Natalia Mehlman Petrzela’s new book, Classroom Wars: Language, Sex, and the Making of Modern Political Culture examines battles in California over bilingual ed and sex ed during the 1960s and 1970s. As Petrzela explains,
This book focuses on bilingual (Spanish-language) and sex education in California in order to understand how grass-roots citizens came to define the schoolhouse and the family as politicized sites during the late 1960s and 1970s.
Full disclosure: Petrzela and I are friends and colleagues. We’ve worked together for several years now, and we’ll be doing some presentations together in upcoming months at academic conferences about history, education, and culture wars. Even if we weren’t friends, though, I would love this book.
For one thing, Petrzela’s careful examination of California’s educational politics shows us the ways culture-war politics are not somehow “natural,” but rather develop over time due to specific historical circumstances and activism.

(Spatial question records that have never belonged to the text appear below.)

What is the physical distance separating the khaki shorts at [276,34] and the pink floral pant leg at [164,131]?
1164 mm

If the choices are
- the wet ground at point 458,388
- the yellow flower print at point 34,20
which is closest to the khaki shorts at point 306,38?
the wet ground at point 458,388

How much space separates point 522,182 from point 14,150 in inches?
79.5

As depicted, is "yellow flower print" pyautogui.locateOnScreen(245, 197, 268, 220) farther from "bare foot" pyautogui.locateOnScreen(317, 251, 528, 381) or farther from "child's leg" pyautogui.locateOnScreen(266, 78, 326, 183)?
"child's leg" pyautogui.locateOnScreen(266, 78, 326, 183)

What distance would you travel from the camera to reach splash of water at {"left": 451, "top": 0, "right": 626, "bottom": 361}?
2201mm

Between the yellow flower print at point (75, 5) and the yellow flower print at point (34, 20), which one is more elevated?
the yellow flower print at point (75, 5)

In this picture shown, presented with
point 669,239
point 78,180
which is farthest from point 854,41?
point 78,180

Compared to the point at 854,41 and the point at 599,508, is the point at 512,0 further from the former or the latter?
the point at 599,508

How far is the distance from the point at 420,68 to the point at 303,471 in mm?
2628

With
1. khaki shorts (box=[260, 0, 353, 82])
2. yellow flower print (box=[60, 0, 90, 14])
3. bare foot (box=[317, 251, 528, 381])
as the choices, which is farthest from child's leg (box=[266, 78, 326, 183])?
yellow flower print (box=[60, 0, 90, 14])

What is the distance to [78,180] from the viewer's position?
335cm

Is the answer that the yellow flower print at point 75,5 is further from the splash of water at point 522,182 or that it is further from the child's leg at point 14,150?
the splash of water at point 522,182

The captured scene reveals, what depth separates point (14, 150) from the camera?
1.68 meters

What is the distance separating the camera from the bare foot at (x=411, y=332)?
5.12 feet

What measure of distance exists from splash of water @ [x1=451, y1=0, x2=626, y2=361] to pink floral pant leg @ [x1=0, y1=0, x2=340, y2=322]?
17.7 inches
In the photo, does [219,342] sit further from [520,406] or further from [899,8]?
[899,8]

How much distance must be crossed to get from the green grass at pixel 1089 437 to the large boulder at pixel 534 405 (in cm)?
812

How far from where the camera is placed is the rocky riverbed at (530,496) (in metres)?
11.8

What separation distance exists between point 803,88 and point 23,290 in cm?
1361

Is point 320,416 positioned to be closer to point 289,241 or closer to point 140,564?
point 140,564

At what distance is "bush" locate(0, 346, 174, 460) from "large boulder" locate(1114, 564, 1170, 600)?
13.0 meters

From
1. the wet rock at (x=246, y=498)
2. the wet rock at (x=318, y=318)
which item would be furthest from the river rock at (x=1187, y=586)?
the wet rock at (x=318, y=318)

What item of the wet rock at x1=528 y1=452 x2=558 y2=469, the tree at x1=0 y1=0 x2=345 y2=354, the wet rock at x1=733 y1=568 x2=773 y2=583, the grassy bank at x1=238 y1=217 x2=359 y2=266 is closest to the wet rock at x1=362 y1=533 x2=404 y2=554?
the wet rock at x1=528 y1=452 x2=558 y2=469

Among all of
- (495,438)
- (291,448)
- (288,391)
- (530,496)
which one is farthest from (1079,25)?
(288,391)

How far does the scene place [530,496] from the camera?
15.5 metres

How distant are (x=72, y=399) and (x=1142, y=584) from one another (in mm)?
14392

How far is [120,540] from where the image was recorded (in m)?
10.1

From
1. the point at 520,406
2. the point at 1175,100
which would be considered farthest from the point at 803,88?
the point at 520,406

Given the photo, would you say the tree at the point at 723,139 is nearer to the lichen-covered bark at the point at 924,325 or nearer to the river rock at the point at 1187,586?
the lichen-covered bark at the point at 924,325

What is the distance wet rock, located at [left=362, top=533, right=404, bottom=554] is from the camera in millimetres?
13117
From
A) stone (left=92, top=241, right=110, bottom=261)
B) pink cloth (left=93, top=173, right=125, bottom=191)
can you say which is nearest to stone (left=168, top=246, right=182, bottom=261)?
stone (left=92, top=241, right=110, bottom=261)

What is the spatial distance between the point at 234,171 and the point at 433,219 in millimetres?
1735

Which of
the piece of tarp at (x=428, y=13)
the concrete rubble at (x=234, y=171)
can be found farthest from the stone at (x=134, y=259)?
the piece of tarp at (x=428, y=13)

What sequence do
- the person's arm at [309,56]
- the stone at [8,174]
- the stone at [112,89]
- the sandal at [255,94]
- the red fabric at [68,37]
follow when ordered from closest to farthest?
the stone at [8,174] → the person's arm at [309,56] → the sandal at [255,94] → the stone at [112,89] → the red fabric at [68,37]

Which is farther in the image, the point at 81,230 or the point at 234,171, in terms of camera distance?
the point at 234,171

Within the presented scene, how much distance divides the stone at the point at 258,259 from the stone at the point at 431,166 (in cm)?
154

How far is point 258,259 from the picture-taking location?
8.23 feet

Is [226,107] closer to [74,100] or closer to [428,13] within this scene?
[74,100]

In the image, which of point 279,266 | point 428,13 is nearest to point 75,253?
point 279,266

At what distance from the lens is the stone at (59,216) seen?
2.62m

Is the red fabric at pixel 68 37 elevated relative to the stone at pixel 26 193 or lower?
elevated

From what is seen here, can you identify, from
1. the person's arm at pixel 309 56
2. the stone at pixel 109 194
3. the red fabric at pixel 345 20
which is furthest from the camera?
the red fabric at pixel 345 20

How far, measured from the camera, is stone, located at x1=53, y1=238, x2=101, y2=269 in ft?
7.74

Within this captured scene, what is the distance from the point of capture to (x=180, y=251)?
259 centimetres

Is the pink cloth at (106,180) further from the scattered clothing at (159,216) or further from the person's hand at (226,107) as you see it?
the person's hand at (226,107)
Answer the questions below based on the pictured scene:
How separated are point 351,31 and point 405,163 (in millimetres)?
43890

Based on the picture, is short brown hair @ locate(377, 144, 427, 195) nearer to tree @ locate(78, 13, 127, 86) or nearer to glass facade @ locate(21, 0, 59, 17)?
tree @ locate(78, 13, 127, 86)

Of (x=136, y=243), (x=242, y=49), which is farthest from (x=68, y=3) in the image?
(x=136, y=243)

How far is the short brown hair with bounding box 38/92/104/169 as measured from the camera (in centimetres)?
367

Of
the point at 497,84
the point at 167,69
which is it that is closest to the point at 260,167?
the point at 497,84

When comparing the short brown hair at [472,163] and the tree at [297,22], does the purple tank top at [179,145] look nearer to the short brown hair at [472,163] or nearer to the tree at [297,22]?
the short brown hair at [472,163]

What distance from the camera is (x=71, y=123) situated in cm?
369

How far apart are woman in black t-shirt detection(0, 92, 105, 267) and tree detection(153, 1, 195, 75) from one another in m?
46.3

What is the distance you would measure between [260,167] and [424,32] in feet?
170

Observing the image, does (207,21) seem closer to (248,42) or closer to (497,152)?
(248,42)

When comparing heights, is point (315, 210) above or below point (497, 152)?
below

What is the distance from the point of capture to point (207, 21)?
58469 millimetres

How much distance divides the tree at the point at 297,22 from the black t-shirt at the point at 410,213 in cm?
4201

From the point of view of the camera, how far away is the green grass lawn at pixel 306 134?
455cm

For example, as she describes, in the early 1960s bilingual ed had lots of support among conservatives. Arch-conservative Max Rafferty pushed for it, and even as late as 1968, many California legislators touted bilingual ed as the “American thing to do.” Soon, however, bilingual education was tied together with leftist radicalism. Students in 1968 staged huge “blow-out” protests in LA, carrying “Viva la Revolucion!” signs and demanding that all Anglo teachers be fired. As Petrzela puts it,
In the two years following the BEA’s [Bilingual Education Act] passage and the blowouts [student walkouts], bilingual-bicultural education evolved from a relatively uncontroversial issue that garnered significant bipartisan support to a lightning rod dividing and defining conservatives and liberals.
Among activists, too, we need to be careful before we assume too much. In the education bureaucracy of California, for instance, Petrzela introduces us to the complicated positions of folks such as Eugene Gonzalez, associate superintendent and chief of the division of instruction. Gonzalez was close with conservative leader Max Rafferty, and like Rafferty he spoke out against the methods used by radical student protesters. But he also continued to push for better and fairer education for latino/as in California schools. Other Mexican-American activists, such as Alfred Ramirez, refused to go along with the protesting students at all. He pushed Gonzalez to crack down on the Latino protesters and to get rid of bilingual programs entirely.
Nor were California’s educational culture wars a simple, stereotypical battle between progressive teachers and students on one side against conservative activists on the other. That may often be the case, but as Petrzela recounts, in 1970 conservative teachers in LA founded their own union, the Professional Educators of Los Angeles. And, though one conservative teacher lamented her position as a “minority among educators,” Petrzela also reveals that students, too, were split. In at least one case, a group of conservative students gathered to denounce the “leftist-liberal bias” of their teachers.
We also see in these pages a clearer-than-usual vision of what conservative activists wanted. At root, Petrzela shows us, conservatives felt as if they had too often been frozen out of discussions of sex ed and bilingual ed. They felt they had not been included, not been consulted. Many times, conservative activists and parents worried that a blundering school administration was trying to insert itself between parents and children.
When this wasn’t the case, many conservatives did not protest against sex education. In conservative San Diego County, for example, sex ed was not at all controversial. Part of the reason was because the teachers had a strong reputation in the whole community as family women with “high moral standards.” By the end of the 1970s, Petrzela tells us, policy-makers had figured it out. By then, most sex ed curricula were no longer so ferociously controversial, largely because parents and conservative organizations had been consulted beforehand.
Petrzela also tackles one of the toughest questions of these educational culture wars: Who won? She argues that over all, over time, progressives tended to score victories. In about half the cases of controversy over sex ed, Petrzela found, California districts actually expanded their sex ed programs after the blow-ups.
In every case, Petrzela makes her case well that schools matter. As she puts it,
In the 1960s and 1970s, militant Chicanos in East Los Angeles, suburban housewives in Anaheim, and political aspirants as varied as Max Rafferty and Julian Nava all pinned their hopes on the public schools as the primary institution for cultivating an ethical, informed, moral next generation.
For all of us who want to look beyond the headlines of America’s continuing educational culture wars, this book is a good place to start.